[TASK GOAL]: Write out the listing exactly as it is given.

[MATERIAL]:
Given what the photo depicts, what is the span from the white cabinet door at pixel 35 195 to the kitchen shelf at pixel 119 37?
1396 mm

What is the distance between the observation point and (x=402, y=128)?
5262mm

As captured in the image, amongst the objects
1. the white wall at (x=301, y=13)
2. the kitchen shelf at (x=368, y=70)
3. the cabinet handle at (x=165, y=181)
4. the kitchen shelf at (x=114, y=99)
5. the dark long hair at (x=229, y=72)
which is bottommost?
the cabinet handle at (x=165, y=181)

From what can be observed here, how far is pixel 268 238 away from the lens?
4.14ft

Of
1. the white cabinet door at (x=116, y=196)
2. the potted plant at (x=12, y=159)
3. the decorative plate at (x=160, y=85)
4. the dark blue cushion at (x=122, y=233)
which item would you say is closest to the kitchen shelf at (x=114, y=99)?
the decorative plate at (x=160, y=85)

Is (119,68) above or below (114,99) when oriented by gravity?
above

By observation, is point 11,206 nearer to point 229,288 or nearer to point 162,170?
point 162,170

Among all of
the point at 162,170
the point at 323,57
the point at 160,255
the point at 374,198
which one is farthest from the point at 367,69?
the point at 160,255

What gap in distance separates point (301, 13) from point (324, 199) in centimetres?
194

[OUTPUT BELOW]:
Given what the photo depicts, what is the span from the white cabinet door at pixel 35 195 to the kitchen shelf at pixel 119 37?
1396 mm

What is the distance between the observation point and (x=402, y=128)?
5262mm

As captured in the image, amongst the objects
1. the white wall at (x=301, y=13)
2. the kitchen shelf at (x=368, y=70)
3. the cabinet handle at (x=165, y=181)
4. the kitchen shelf at (x=114, y=99)
5. the dark long hair at (x=229, y=72)
which is bottommost?
the cabinet handle at (x=165, y=181)

From what can be observed here, how far is pixel 268 238 away from the lens?
4.14ft

Of
1. the white cabinet door at (x=116, y=196)
2. the potted plant at (x=12, y=159)
3. the decorative plate at (x=160, y=85)
4. the dark blue cushion at (x=122, y=233)
which item would you say is closest to the kitchen shelf at (x=114, y=99)?
the decorative plate at (x=160, y=85)

Is (119,68) above or below (114,99) when oriented by gravity?
above

By observation, is point 11,206 nearer to point 229,288 or nearer to point 162,170?
point 162,170

Among all of
the point at 162,170
the point at 323,57
the point at 160,255
the point at 374,198
which one is farthest from the point at 367,69?
the point at 160,255

What gap in distance separates point (301, 13) from point (324, 199) in centimetres?
194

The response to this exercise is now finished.